PROVIDED MATERIAL:

— begin —

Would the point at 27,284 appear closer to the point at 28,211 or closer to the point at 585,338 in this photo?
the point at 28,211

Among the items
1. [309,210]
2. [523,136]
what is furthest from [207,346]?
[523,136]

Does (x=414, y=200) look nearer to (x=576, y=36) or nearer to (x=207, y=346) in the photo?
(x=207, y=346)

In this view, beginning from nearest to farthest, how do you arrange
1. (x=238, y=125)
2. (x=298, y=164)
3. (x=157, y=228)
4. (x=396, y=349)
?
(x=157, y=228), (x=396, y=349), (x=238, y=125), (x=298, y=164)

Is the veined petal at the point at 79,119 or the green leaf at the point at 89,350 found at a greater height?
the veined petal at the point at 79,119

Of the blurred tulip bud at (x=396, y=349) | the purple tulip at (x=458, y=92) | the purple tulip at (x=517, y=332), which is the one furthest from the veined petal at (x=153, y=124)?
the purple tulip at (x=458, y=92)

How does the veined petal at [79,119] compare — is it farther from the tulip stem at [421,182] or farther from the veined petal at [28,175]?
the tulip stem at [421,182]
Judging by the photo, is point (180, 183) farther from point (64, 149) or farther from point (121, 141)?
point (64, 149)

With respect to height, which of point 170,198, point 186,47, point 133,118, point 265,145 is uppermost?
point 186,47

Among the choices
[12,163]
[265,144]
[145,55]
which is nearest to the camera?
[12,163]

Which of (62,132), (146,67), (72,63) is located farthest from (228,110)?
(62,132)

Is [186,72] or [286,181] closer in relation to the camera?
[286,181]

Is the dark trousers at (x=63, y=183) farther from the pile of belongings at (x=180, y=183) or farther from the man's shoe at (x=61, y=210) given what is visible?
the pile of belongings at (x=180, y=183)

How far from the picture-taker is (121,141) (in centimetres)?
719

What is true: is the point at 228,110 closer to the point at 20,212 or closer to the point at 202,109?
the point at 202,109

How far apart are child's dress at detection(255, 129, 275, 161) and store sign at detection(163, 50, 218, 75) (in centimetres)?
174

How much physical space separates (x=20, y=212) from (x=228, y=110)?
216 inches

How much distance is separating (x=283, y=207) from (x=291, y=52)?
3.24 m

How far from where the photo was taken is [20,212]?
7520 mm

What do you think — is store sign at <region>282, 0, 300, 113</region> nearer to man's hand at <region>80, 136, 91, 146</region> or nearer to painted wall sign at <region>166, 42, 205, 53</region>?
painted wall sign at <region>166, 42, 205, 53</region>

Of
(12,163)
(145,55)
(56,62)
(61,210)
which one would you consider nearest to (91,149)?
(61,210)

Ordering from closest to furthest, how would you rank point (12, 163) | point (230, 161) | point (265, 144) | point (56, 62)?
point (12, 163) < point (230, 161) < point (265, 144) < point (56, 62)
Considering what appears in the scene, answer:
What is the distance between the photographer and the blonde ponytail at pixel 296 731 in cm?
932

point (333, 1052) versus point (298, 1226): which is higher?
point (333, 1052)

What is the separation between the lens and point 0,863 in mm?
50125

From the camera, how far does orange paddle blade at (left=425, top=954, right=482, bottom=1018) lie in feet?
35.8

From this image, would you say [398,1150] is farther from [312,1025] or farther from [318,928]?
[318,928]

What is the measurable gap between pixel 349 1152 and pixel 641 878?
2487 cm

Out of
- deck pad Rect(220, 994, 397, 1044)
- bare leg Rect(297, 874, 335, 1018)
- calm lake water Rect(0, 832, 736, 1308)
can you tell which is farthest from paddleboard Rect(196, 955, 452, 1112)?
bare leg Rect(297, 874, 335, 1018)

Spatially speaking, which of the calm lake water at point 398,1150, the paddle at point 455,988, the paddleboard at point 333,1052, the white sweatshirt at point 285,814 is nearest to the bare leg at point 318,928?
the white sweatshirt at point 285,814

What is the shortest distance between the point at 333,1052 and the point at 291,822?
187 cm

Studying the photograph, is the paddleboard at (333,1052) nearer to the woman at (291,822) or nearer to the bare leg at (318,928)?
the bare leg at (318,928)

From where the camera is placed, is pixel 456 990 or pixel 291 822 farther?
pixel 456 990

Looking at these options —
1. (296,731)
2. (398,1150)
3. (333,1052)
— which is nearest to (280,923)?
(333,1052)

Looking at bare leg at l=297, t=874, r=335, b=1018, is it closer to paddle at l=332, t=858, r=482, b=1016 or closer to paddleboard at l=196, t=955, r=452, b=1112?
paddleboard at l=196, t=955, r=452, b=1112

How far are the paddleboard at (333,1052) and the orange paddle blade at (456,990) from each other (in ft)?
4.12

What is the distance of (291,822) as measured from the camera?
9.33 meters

— end —

Copy out all of the lines above word for word, leaving nothing out and changing nothing.

RESPONSE TO THE EXERCISE:
Would the point at 27,284 appear closer to the point at 28,211 or closer to the point at 585,338 in this photo?
the point at 28,211

Among the items
1. [309,210]
2. [523,136]
what is furthest from [207,346]?
[523,136]

Does (x=414, y=200) look nearer to (x=576, y=36) or nearer to (x=207, y=346) in the photo?
(x=207, y=346)

In this view, beginning from nearest to farthest, how do you arrange
1. (x=238, y=125)
2. (x=298, y=164)
3. (x=157, y=228)
4. (x=396, y=349)
?
(x=157, y=228), (x=396, y=349), (x=238, y=125), (x=298, y=164)

Is the veined petal at the point at 79,119 or the green leaf at the point at 89,350 found at a greater height?
the veined petal at the point at 79,119

Of the blurred tulip bud at (x=396, y=349) | the purple tulip at (x=458, y=92) | the purple tulip at (x=517, y=332), which is the one furthest from the veined petal at (x=153, y=124)?
the purple tulip at (x=458, y=92)

How does the veined petal at [79,119] compare — is it farther from the tulip stem at [421,182] or farther from the veined petal at [28,175]?
the tulip stem at [421,182]
Judging by the photo, is point (180, 183) farther from point (64, 149) or farther from point (121, 141)?
point (64, 149)

With respect to height, which of point 170,198, point 186,47, point 133,118, point 265,145 is uppermost?
point 186,47

Among the choices
[12,163]
[265,144]
[145,55]
which is nearest to the camera?
[12,163]

Which of (62,132), (146,67), (72,63) is located farthest from (228,110)?
(62,132)

Is [186,72] or [286,181] closer in relation to the camera?
[286,181]

Is the dark trousers at (x=63, y=183) farther from the pile of belongings at (x=180, y=183) or farther from the man's shoe at (x=61, y=210) given what is visible?
the pile of belongings at (x=180, y=183)

How far from the picture-taker is (121,141) (in centimetres)?
719

What is true: is the point at 228,110 closer to the point at 20,212 or closer to the point at 202,109?
the point at 202,109

How far apart are child's dress at detection(255, 129, 275, 161) and store sign at detection(163, 50, 218, 75) (in centimetres)?
174

How much physical space separates (x=20, y=212) from (x=228, y=110)?
216 inches

How much distance is separating (x=283, y=207) from (x=291, y=52)?
3.24 m

How far from where the photo was taken is [20,212]?
7520 mm

What do you think — is store sign at <region>282, 0, 300, 113</region> nearer to man's hand at <region>80, 136, 91, 146</region> or nearer to painted wall sign at <region>166, 42, 205, 53</region>?
painted wall sign at <region>166, 42, 205, 53</region>

Of
(12,163)
(145,55)
(56,62)
(61,210)
which one would you consider nearest to (91,149)?
(61,210)

Ordering from closest to furthest, how would you rank point (12, 163) | point (230, 161) | point (265, 144) | point (56, 62)?
point (12, 163) < point (230, 161) < point (265, 144) < point (56, 62)
Considering what appears in the scene, answer:
What is the distance between the photographer and the blonde ponytail at pixel 296 731 in cm?
932

point (333, 1052) versus point (298, 1226): which is higher?
point (333, 1052)

What is the separation between the lens and point 0,863 in mm?
50125

From the camera, how far does orange paddle blade at (left=425, top=954, right=482, bottom=1018) lie in feet?
35.8

From this image, would you say [398,1150] is farther from [312,1025] or farther from [318,928]?
[318,928]

What is the measurable gap between pixel 349 1152 and pixel 641 878?
2487 cm

Out of
- deck pad Rect(220, 994, 397, 1044)
- bare leg Rect(297, 874, 335, 1018)
- calm lake water Rect(0, 832, 736, 1308)
can you tell which is farthest from paddleboard Rect(196, 955, 452, 1112)?
bare leg Rect(297, 874, 335, 1018)

Spatially speaking, which of the calm lake water at point 398,1150, the paddle at point 455,988, the paddleboard at point 333,1052, the white sweatshirt at point 285,814 is nearest to the bare leg at point 318,928?
the white sweatshirt at point 285,814

What is the shortest distance between the point at 333,1052 and the point at 291,822?
187 cm

Studying the photograph, is the paddleboard at (333,1052) nearer to the woman at (291,822) or nearer to the bare leg at (318,928)?
the bare leg at (318,928)

From where the camera is placed, is pixel 456 990 or pixel 291 822 farther?
pixel 456 990

Looking at these options —
1. (296,731)
2. (398,1150)
3. (333,1052)
— which is nearest to (280,923)?
(333,1052)

Looking at bare leg at l=297, t=874, r=335, b=1018, is it closer to paddle at l=332, t=858, r=482, b=1016 or closer to paddleboard at l=196, t=955, r=452, b=1112?
paddleboard at l=196, t=955, r=452, b=1112

How far are the paddleboard at (333,1052) and the orange paddle blade at (456,990) from each other (in ft)?
4.12

What is the distance of (291,822) as measured from the camera?
9.33 meters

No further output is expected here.